- The Washington Times - Friday, April 16, 2010

CAPE CANAVERAL, Fla. | To be evolutionary or revolutionary - that is the question facing the nation’s unsettled space program.

President Obama faced a crowd of 200-plus people at Kennedy Space Center Thursday, touting his revision for the next phase of the space program with emphasis on creating new space technologies and jobs while increasing the involvement of commercial industries. Under fire from some storied figures of the U.S. space program, Mr. Obama stressed that it is time to write a new chapter in NASA’s history book.

“I am 100 percent committed to the mission of NASA and its future,” he said, standing in front of the mock-up of the proposed new Orion space capsule. “The shuttle is at the stage of retiring after years of service.”

Pledging $6 billion to his revamped vision of the U.S. space program, which relies heavily on private-sector contributions, Mr. Obama acknowledged the world has changed since President Kennedy committed the nation in 1961 to reaching the moon in a decade.

“We are no longer racing against the Russians,” Mr. Obama said. “Today [getting to space] is a global collaboration.”

With the phasing out of the shuttle program in early 2011, 7,000 to 9,000 people across the nation could be out of work. However, by keeping the Orion capsule going - with plans to use it as a ferry or lifeboat to the International Space Station - Mr. Obama argued that as many as 2,500 jobs could come back to Florida by 2012 and upward of 10,000 nationwide over the next few years.

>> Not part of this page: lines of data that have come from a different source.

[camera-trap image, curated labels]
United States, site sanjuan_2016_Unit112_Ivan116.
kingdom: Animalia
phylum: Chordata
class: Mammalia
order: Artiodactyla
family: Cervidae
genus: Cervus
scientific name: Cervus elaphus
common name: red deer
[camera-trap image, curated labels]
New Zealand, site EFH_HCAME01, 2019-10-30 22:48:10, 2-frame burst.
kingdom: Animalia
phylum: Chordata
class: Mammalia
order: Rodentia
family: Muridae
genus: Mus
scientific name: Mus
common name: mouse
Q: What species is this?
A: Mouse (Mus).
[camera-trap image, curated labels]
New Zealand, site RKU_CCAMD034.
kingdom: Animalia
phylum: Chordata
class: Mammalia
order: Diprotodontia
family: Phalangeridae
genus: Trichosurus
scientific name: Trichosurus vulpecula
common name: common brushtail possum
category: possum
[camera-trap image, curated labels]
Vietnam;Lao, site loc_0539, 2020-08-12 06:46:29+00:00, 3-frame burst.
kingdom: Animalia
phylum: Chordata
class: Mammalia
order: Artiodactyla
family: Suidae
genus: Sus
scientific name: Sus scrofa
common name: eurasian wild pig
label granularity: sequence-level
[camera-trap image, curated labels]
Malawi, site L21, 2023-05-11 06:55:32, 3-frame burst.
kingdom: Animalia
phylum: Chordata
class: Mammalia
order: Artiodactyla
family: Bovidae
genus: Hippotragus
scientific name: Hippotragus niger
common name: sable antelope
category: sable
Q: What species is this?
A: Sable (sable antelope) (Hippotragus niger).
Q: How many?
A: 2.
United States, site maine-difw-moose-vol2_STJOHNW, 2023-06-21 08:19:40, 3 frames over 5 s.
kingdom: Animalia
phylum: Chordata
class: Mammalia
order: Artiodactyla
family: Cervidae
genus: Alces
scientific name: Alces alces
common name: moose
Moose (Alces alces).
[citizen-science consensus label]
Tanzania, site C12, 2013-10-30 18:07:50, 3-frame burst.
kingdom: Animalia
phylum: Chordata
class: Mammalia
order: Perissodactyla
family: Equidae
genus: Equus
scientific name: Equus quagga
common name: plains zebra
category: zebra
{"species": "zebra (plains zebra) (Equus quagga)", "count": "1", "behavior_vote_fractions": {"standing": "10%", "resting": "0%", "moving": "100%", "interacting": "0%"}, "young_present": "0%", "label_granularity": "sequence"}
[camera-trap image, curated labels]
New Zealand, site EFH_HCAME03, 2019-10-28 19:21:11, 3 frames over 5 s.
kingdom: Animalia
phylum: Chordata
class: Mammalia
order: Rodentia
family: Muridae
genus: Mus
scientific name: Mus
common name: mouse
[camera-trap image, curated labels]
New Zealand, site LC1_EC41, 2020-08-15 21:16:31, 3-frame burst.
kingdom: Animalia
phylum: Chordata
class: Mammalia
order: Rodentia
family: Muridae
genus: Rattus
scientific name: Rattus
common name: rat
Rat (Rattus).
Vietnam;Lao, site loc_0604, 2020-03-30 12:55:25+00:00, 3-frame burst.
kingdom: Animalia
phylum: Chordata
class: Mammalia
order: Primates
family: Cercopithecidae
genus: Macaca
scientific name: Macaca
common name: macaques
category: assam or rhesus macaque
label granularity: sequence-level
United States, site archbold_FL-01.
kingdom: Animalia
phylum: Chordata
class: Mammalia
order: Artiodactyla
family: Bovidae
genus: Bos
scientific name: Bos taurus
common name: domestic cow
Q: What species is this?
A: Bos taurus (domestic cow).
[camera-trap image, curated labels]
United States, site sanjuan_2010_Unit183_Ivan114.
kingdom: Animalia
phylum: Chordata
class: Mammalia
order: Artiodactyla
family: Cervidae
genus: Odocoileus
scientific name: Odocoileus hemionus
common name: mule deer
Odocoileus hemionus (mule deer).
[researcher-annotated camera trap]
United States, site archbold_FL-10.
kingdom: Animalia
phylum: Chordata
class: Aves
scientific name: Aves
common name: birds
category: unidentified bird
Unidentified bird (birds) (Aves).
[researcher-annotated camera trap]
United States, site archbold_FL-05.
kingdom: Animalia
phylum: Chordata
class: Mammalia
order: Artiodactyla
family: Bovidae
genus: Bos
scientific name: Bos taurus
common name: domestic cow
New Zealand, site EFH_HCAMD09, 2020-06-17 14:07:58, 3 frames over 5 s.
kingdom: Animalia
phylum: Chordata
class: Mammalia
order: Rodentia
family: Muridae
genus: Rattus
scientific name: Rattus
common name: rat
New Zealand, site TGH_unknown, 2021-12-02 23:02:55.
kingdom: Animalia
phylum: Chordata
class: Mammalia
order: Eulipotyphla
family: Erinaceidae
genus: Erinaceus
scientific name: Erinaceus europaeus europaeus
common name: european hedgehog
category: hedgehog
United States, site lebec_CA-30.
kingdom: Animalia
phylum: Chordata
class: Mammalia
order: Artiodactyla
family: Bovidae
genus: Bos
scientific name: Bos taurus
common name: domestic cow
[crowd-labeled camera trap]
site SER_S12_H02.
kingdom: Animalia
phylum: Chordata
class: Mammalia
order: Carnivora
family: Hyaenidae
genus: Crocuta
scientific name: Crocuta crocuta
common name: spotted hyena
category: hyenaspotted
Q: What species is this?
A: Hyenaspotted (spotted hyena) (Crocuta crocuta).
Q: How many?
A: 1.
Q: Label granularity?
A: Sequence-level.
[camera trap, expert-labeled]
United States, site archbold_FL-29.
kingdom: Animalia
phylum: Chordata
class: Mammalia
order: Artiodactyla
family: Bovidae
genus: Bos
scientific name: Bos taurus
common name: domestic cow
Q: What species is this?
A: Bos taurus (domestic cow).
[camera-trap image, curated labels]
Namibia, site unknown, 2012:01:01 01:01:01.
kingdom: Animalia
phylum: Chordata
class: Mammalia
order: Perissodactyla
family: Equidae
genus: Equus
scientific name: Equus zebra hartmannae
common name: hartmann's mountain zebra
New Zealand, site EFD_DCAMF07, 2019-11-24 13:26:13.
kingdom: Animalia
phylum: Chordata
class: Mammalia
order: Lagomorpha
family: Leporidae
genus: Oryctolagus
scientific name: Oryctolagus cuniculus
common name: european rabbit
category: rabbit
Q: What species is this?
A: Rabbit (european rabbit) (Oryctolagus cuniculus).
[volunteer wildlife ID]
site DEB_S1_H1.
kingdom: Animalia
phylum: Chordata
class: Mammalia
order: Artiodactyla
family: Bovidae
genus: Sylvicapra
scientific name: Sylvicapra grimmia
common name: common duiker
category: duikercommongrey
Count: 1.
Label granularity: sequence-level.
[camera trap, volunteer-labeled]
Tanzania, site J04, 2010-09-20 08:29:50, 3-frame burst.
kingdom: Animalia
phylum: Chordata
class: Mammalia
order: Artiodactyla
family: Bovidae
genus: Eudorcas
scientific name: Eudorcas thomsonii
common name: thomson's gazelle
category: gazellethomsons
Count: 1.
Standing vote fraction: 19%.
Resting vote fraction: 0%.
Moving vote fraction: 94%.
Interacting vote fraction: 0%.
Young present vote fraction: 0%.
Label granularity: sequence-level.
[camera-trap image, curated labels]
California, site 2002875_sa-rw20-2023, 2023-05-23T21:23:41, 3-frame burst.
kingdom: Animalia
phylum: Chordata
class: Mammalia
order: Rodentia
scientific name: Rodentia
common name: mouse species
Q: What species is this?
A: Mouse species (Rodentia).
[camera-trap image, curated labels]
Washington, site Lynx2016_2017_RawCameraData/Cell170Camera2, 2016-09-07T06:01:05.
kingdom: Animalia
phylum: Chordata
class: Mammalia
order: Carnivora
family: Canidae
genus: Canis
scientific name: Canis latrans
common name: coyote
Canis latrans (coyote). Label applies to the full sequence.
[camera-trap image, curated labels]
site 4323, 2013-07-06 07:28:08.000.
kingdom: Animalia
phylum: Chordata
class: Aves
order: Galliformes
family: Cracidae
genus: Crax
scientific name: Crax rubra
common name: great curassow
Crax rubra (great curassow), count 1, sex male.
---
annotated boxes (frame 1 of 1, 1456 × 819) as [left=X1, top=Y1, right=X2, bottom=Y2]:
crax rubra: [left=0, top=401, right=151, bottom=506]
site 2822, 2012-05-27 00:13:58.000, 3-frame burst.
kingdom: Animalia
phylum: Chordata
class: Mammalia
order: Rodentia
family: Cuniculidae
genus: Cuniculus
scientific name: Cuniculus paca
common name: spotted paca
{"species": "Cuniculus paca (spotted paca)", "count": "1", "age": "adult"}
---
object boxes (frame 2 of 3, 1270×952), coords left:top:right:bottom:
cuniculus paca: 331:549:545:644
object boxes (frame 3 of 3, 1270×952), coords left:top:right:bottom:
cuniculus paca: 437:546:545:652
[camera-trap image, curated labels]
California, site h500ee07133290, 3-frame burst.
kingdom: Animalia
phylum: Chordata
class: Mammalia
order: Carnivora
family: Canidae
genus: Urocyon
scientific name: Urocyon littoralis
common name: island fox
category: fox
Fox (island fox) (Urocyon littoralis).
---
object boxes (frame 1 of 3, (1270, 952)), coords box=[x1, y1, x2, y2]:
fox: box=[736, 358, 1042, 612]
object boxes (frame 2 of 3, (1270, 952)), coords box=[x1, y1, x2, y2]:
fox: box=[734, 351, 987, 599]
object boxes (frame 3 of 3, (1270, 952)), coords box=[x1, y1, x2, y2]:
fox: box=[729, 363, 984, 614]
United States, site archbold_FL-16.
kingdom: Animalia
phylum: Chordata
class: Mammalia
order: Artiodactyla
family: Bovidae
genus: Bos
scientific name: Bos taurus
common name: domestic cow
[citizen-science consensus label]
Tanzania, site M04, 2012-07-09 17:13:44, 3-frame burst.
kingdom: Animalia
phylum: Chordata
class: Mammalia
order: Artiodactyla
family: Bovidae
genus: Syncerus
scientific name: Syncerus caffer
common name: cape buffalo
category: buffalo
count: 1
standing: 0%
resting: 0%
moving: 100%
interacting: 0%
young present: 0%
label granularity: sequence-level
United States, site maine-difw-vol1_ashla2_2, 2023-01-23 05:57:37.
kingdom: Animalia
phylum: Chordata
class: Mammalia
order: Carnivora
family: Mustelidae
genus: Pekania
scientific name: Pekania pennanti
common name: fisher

However, critics argue that NASA should have stayed on its evolutionary path of building the Constellation program from the ashes of the shuttle era, as suggested by former President George W. Bush, with the idea of reviving manned missions to the moon and eventually to Mars. NASA already has spent $19 billion over six years on the troubled effort, only to have the program scrubbed by the new administration.

Mr. Obama insisted Thursday that his blueprint will free up the space agency to focus on development of new exploration technologies. He announced during his speech that the first destination beyond the space station is an asteroid, with a goal of traveling on to Mars,

“We’ll start by sending astronauts to an asteroid for the first time in history,” he said. “By the mid-2030s, I believe we can send humans to orbit Mars and return them safely to Earth. And a landing on Mars will follow - and I expect to be around to see it.”

The administration plan depends heavily on commercial companies to ferry astronauts to the space station for the time being. Another alternative is to rely on the Russian space program for launch services, with a round-trip ticket costing between $70 million and $100 million per trip.

In January, NASA’s Aerospace Safety Advisory Panel concluded that no private launch firm was certified for carrying humans into space, nor is there a mechanism far enough along in development to earn such a certification. One private initiative, SpaceX, saw its early prototypes fail three times before its Falcon 1 rocket orbited the Earth in 2008. In 2007, three employees of Scaled Composites were killed in an explosion while testing a nitrous oxide delivery system,

“We are 40 years beyond the first landing of humans on the moon, and yet we are still far from the capability to conduct long-duration missions outside low Earth orbit, let alone being able to consider sending humans to Mars,” NASA Administrator Charles Bolden told attendees at the annual National Space Symposium on Tuesday.

Mr. Obama’s plan has met with fierce opposition from astronaut Neil Armstrong and other NASA pioneers and with bipartisan skepticism from lawmakers whose districts in Florida and elsewhere include large concentrations of NASA employees and contractors.

Mr. Armstrong and fellow former astronauts Jim Lovell and Eugene Cernan released a strongly worded letter accusing Mr. Obama of “effectively dismembering” the U.S. space program.

“It appears that we will have wasted our current $10-plus-billion investment in Constellation,” the three astronauts wrote. “…Without the skill and experience that actual spacecraft operation provides, the [United States] is far too likely to be on a long downward slide to mediocrity.”

However, former Apollo astronaut Buzz Aldrin, Mr. Armstrong’s partner on the first moon mission, endorsed Mr. Obama’s plan and sat in the front row at Kennedy Space Center for the president’s speech.

John Logsdon, a professor emeritus at George Washington University and its Space Policy Institute, also backed Mr. Obama’s change of direction.

“It is time to be more than just a taxi service to Earth in low orbit,” Mr. Logsdon said. “Things are going to be different. NASA is a space program, not a jobs program.”